Question

1. $t^{2}\frac{dy}{dt}+y^{2}=ty$

Explanation:

Step1: Rewrite the differential equation

First, rewrite the given equation $t^{2}\frac{dy}{dt}+y^{2}=ty$ as $\frac{dy}{dt}=\frac{ty - y^{2}}{t^{2}}$. This is a homogeneous - type differential equation. Let $y = vt$, then $\frac{dy}{dt}=v + t\frac{dv}{dt}$.

Step2: Substitute $y = vt$ into the equation

Substitute $y = vt$ into $\frac{dy}{dt}=\frac{ty - y^{2}}{t^{2}}$. We get $v + t\frac{dv}{dt}=\frac{t\cdot vt-(vt)^{2}}{t^{2}}=\frac{v t^{2}-v^{2}t^{2}}{t^{2}}=v - v^{2}$.

Step3: Separate the variables

Rearrange the equation $v + t\frac{dv}{dt}=v - v^{2}$ to get $t\frac{dv}{dt}=-v^{2}$. Then separate the variables: $\frac{dv}{v^{2}}=-\frac{dt}{t}$.

Step4: Integrate both sides

Integrate $\int\frac{dv}{v^{2}}=\int-\frac{dt}{t}$. We know that $\int v^{-2}dv=-\frac{1}{v}+C_1$ and $\int-\frac{dt}{t}=-\ln|t| + C_2$. So, $-\frac{1}{v}=-\ln|t|+C$.
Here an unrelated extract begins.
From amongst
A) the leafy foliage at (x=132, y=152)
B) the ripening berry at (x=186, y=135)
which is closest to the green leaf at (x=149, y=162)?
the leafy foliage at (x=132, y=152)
Step5: Substitute back $v=\frac{y}{t}$

Substitute $v = \frac{y}{t}$ into $-\frac{1}{v}=-\ln|t|+C$. We get $-\frac{t}{y}=-\ln|t|+C$, or $\frac{t}{y}=\ln|t| - C$. Then $y=\frac{t}{\ln|t|+C}$ (where $C$ is an arbitrary constant).

Answer:

$y = \frac{t}{\ln|t|+C}$